Già, l’acqua: due atomi di idrogeno più uno di ossigeno che sono il propellente indispensabile per qualsiasi forma di vita, ma anche una risorsa sempre più rara e contesa: qualcuno è arrivato persino a immaginare che le guerre del futuro saranno scatenate proprio dal desiderio di accaparrarsi sorgenti, fiumi, laghi e le altre riserve d’acqua dolce indispensabili per sfamare interi Paesi, ed è un futuro più prossimo di quanto si possa immaginare se pensiamo che, quando era Presidente dell’Egitto, Mubarak minacciò di bombardare l’Etiopia perché si era permessa di progettare la costruzione di una diga sul Nilo (diga che, per la cronaca, ora sta costruendo Impregilo. Ma questa è un’altra storia..)

Torniamo a noi, e all’acqua come risorsa indispensabile e come problema quando non c’è. Torniamo anche a Expo 2015, perché è lì che qualche giorno fa è stato presentato un progetto futuristico e potenzialmente capace di “produrre” letteralmente l’acqua, e di farlo in ogni angolo del mondo usando una materia prima che abbonda praticamente ovunque: l’aria!

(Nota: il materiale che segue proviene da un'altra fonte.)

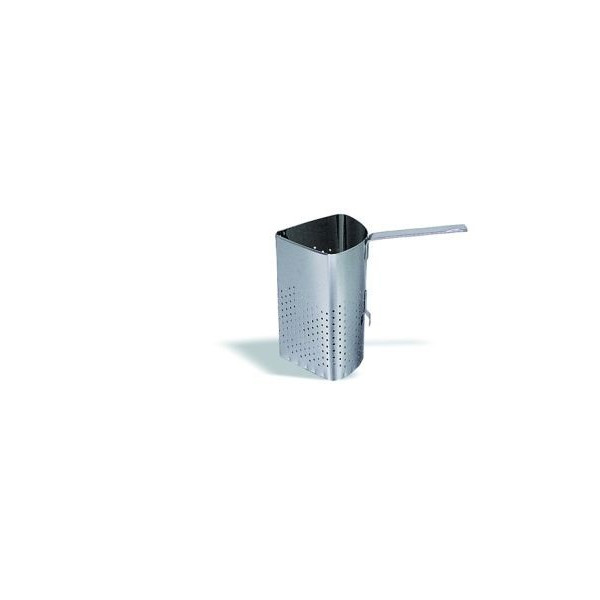 COLAPASTA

è questa, infatti, l’idea alla base di AWA Modula (AWA è acronimo di Air to Water to Air, ossia Aria dall’Acqua creata con l’Aria), un progetto che è stato presentato all’interno del Padiglione Svizzera di Expo 2015 (quello con la torre d’acqua e la tanto controversa prenotazione elettronica delle visite) e che prevede, appunto di creare l’acqua usando l’aria.

In fin dei conti, infatti, aria e acqua sempre d’acqua sono fatte, come sa chiunque abbia studiato il “ciclo dell’acqua” a scuola: in un caso c’è lo stato gassoso, nell’altro quello liquido. L’idea di AWA Modula è dunque quella di raccogliere l’aria che circola, anzi l’umidità, e di condensarla per produrre fino a 10mila litri d’acqua al giorno, con impatto ambientale zero!

Banalmente, l’aria entra in questo grande scatolone che è AWA Modula (una struttura molto simile a un piccolo container) e da lì esce sotto forma di acqua, che può essere arricchita di sali minerali e venire usata in agricoltura, per l’irrigazione, oppure distillata e usata in campo ospedaliero, farmaceutico e industriale.

AWA Modula è stata già sperimentata da SEAS, l’azienda che presto potrebbe cominciare a produrla su larga scala, in Marocco: con una temperatura di 30 °C e il 70% di umidità, si riesce ad estrarre il 60% trasformandola in acqua sempre in ricircolo, a temperatura ambiente e sanificata. Con una macchina come questa le siccità che affliggono i campi coltivati in stagioni calde come è stata l’ultima estate italiana potrebbero presto diventare un ricordo, il problema di dare acqua a interi villaggi in Africa (e non solo) potrebbe essere risolto, e il rischio che l’acqua si trasformi in una risorsa contesa essere sensibilmente limitato. Non è un’esagerazione se diciamo che un’idea così potrebbe risolvere tanti e tali problemi da meritarsi un premio Nobel, per la Pace nello specifico.

Aspettiamo di vederla all’opera, e speriamo che sappia mantenere le splendide promesse anticipate a Expo 2015.